Mentink vertelt hoe ze opgroeide in de Bijlmer, een utopisch experiment uitgevoerd onder leiding van Siegfried Nassuth, die het beste voorhad met de mens. Hoewel ze te jong is om werkelijk in een van de eerste opgeleverde flats te hebben gewoond, is haar verhaal overtuigend. Je ziet de Ghanezen voetballen en de Antillianen volleybal spelen. Je ziet de naalden liggen in het trappenhuis.
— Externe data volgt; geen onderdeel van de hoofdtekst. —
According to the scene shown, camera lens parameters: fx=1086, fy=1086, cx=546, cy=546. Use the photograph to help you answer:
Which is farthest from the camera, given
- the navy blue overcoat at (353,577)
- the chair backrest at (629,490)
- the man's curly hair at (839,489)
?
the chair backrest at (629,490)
Dit is theater: de verbeelding doet het werk, niet hier op de bühne gebeurt het maar in je voorstellingsvermogen.
“Wie bent u eigenlijk?” vraagt Speer. “Ik ben architectuurhistorica.” Er zijn zoveel dingen die ze hem zou willen vragen maar ze vermijdt alle pijnlijke onderwerpen en houdt het bij haar expertise. “Hoe kon u die vreselijke neoclassicistische gebouwen ontwerpen terwijl Bauhaus al zoveel jaar bestond?” “Hoezo? Het was gewoon de mode. In Londen, in Parijs, in New York: overal vind je neoclassicistische architectuur uit die tijd.” “Maar Walther Gropius dan, en Mies van der Rohe?” Wat volgt is een zoektocht naar de menselijke maat, waarin de tegenstellingen gaandeweg lijken te verdwijnen.
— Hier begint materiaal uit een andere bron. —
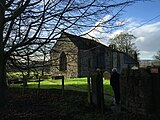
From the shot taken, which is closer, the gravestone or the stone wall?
the stone wall

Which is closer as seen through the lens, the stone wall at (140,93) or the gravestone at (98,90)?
the stone wall at (140,93)

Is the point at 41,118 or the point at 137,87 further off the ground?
the point at 137,87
De verticaliteit van de Bijlmerflats – bedacht om iedereen zonlicht te geven – wordt gespiegeld door de zuilen van licht die Speer gebruikte als decor voor de partijdag van de NSDAP in 1933. De zuivere geometrische vormen van Bauhaus? “Als je een passer in het middelpunt van de tekening van de Volkshal plaatst, zul je zien dat het ontwerp gebaseerd is op een volmaakte bol.” De centrale as die door Germania zou lopen – de naam die Hitler had bedacht voor Berlijn als hoofdstad van de wereld – moest zes kilometer lang worden; de flats van de Bijlmer waren ‘wel een kilometer lang’.
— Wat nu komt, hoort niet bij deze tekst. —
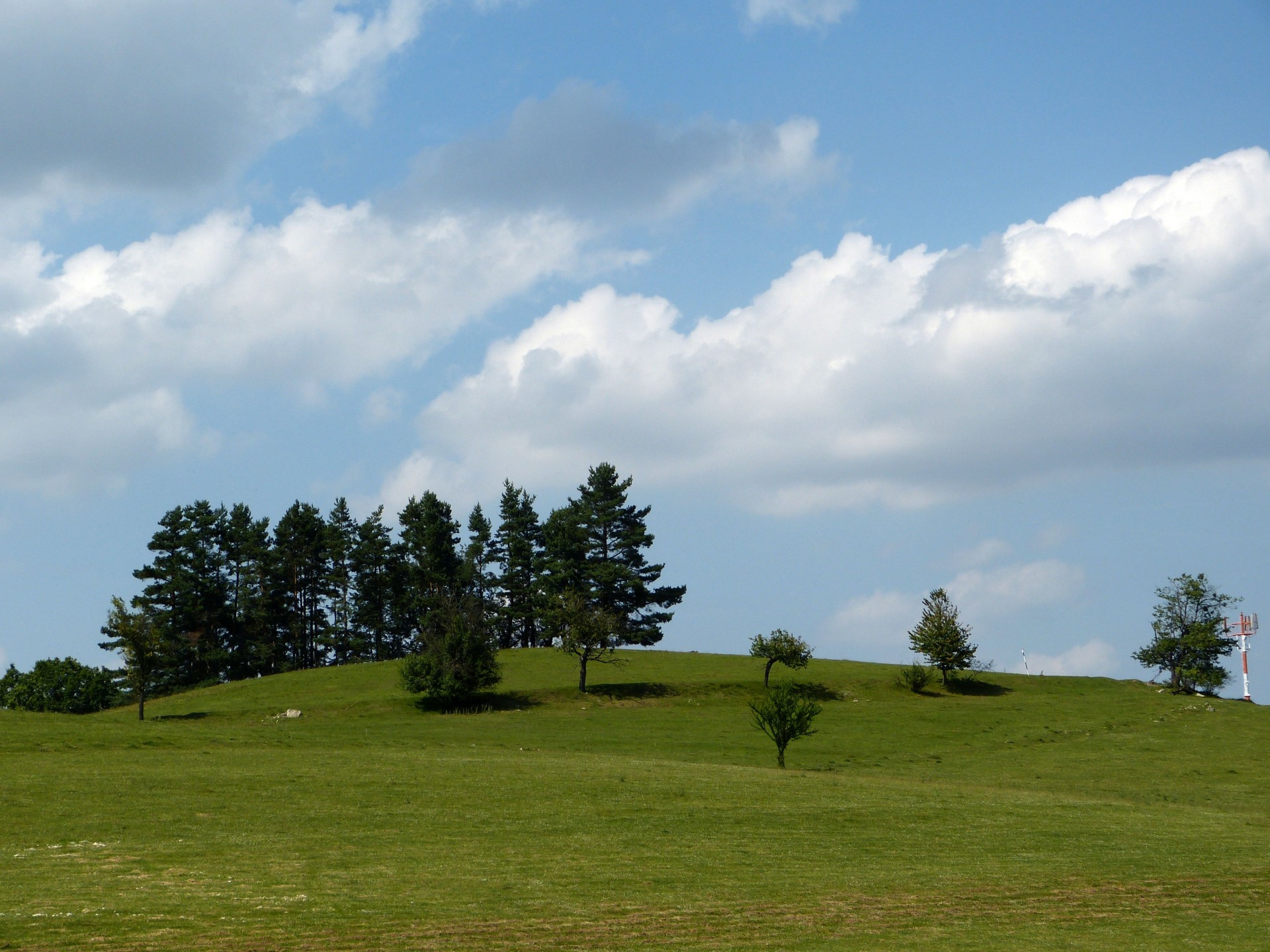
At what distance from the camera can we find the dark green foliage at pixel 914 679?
90625 mm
Wat blijft er over van die tegenstelling tussen zwart en wit, goed en kwaad? De intenties? Speer en de historica blijken beiden van Goethe te houden, ze citeren elkaar een passage uit Die Wahlverwantschaften, als geliefden haast. Het boek gaat over natuurlijke aantrekkingskracht – ik moet denken aan de innige relatie van Speer en Hitler – maar het lange citaat is de rede van de metselaar, die betoogt dat de fundering moet kloppen en dat zowel een goed als een slecht verband altijd zichtbaar blijven, ook als de muren gepleisterd en versierd zijn.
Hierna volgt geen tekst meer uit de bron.